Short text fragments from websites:
—————

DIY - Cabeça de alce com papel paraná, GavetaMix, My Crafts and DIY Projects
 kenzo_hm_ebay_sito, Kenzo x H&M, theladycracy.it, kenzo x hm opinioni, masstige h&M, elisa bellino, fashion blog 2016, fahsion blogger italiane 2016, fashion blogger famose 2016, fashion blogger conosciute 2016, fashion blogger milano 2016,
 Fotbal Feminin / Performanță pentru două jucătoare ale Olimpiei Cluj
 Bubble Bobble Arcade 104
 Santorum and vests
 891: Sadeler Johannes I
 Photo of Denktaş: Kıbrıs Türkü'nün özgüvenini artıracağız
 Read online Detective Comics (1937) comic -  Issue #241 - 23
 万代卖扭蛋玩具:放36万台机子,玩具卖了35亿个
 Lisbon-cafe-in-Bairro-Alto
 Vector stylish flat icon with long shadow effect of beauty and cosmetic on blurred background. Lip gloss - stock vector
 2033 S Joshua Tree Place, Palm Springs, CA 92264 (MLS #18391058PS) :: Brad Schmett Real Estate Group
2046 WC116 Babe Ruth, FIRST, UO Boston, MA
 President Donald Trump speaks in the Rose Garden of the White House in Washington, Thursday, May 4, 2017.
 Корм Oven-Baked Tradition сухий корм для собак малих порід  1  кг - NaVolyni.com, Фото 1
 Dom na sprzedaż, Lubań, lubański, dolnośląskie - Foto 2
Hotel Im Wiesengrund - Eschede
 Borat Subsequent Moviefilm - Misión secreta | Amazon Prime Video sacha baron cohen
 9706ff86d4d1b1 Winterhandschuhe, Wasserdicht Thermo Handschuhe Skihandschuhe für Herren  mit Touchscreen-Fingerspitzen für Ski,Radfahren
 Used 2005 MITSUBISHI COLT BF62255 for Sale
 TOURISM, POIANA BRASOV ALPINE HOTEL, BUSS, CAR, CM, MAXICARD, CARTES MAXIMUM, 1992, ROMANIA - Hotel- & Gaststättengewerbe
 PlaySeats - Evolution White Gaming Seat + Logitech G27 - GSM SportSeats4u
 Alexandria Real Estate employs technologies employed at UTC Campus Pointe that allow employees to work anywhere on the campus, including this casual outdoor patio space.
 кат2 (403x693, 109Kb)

—————

About this exercise:
Retype the data exactly.

Exercise solution:
DIY - Cabeça de alce com papel paraná, GavetaMix, My Crafts and DIY Projects
 kenzo_hm_ebay_sito, Kenzo x H&M, theladycracy.it, kenzo x hm opinioni, masstige h&M, elisa bellino, fashion blog 2016, fahsion blogger italiane 2016, fashion blogger famose 2016, fashion blogger conosciute 2016, fashion blogger milano 2016,
 Fotbal Feminin / Performanță pentru două jucătoare ale Olimpiei Cluj
 Bubble Bobble Arcade 104
 Santorum and vests
 891: Sadeler Johannes I
 Photo of Denktaş: Kıbrıs Türkü'nün özgüvenini artıracağız
 Read online Detective Comics (1937) comic -  Issue #241 - 23
 万代卖扭蛋玩具:放36万台机子,玩具卖了35亿个
 Lisbon-cafe-in-Bairro-Alto
 Vector stylish flat icon with long shadow effect of beauty and cosmetic on blurred background. Lip gloss - stock vector
 2033 S Joshua Tree Place, Palm Springs, CA 92264 (MLS #18391058PS) :: Brad Schmett Real Estate Group
2046 WC116 Babe Ruth, FIRST, UO Boston, MA
 President Donald Trump speaks in the Rose Garden of the White House in Washington, Thursday, May 4, 2017.
 Корм Oven-Baked Tradition сухий корм для собак малих порід  1  кг - NaVolyni.com, Фото 1
 Dom na sprzedaż, Lubań, lubański, dolnośląskie - Foto 2
Hotel Im Wiesengrund - Eschede
 Borat Subsequent Moviefilm - Misión secreta | Amazon Prime Video sacha baron cohen
 9706ff86d4d1b1 Winterhandschuhe, Wasserdicht Thermo Handschuhe Skihandschuhe für Herren  mit Touchscreen-Fingerspitzen für Ski,Radfahren
 Used 2005 MITSUBISHI COLT BF62255 for Sale
 TOURISM, POIANA BRASOV ALPINE HOTEL, BUSS, CAR, CM, MAXICARD, CARTES MAXIMUM, 1992, ROMANIA - Hotel- & Gaststättengewerbe
 PlaySeats - Evolution White Gaming Seat + Logitech G27 - GSM SportSeats4u
 Alexandria Real Estate employs technologies employed at UTC Campus Pointe that allow employees to work anywhere on the campus, including this casual outdoor patio space.
 кат2 (403x693, 109Kb)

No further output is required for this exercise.